Isaiah (Part 62): Glorying Offspring - Part 1 (Ch 54)

04/19/2013 07:39

 

The suffering is over. The victory is won. The triumph is complete. Isaiah 54 presents a picture of the blessing realized from the accomplished mission of the Servant. In the chapter, God speaks to the Servant, not about him. It is written in 2nd Person. But taken as a whole, we may think some of the statements odd if referring to the Servant. Down in verse 11, God metaphorically addresses “poor Jerusalem.” The Servant as Jerusalem? That’s new. And back up in verse 9 God tells – the Servant? – that he “will not be angry with you or rebuke you.” Why would God have felt the need to rebuke the perfect, obedient, faithful Servant?

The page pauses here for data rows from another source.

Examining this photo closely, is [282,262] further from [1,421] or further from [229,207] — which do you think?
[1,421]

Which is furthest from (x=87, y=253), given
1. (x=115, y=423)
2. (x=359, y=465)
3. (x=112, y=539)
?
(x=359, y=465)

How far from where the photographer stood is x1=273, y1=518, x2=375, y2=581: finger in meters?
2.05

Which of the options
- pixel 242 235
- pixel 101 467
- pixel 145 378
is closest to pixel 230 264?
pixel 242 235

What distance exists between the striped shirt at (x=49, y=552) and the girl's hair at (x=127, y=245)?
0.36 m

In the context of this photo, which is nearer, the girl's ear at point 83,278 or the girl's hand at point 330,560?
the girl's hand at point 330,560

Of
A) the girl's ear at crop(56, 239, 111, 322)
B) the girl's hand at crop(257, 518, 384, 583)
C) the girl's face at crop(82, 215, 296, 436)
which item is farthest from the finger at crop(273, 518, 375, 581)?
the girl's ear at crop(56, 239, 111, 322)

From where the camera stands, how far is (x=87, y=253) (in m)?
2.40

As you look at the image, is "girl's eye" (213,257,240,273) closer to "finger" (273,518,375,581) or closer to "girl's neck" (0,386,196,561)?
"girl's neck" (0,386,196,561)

But surely it is the Servant addressed in this chapter. Verse 1 speaks of the Servant as the “forsaken one.” And chapter 53 had just told us how much the Suffering Servant had been forsaken. Yet again, verse 1 also speaks of this forsaken one being a childless one—a concept we first came across in Isaiah 49 when the childless one was God’s purpose—Zion—fretting over the abandonment of the covenant nation.

There is purpose in even the address of chapter 54. The Servant came to the world, not merely to suffer and be faithful, but to suffer and follow God faithfully for the purpose of rescue. That rescuer, though God, came in the covenantal promise to Abraham. That rescuing Servant was, Paul tells us, a second Adam. The first Adam sinned, and because he represented all those born from him, all his children took part in his sin and its consequence. The second Adam has come without sin so that all those born in him (all those he represents) take part in his covenant faithfulness. Therefore, when God speaks to the Servant in chapter 54, God is also speaking to those whom the Servant represents—Israel in its most complete and truest sense—Christ AND his offspring. Thus, those offspring, we may understand, are those whom God would no longer rebuke. And that former rebuke is what we saw pictured in the crushing of the Servant on the cross. Christ was a substitution, and we see his representation of his offspring in his death. Therefore in the triumph, we also see God’s recognition of Christ and his offspring together.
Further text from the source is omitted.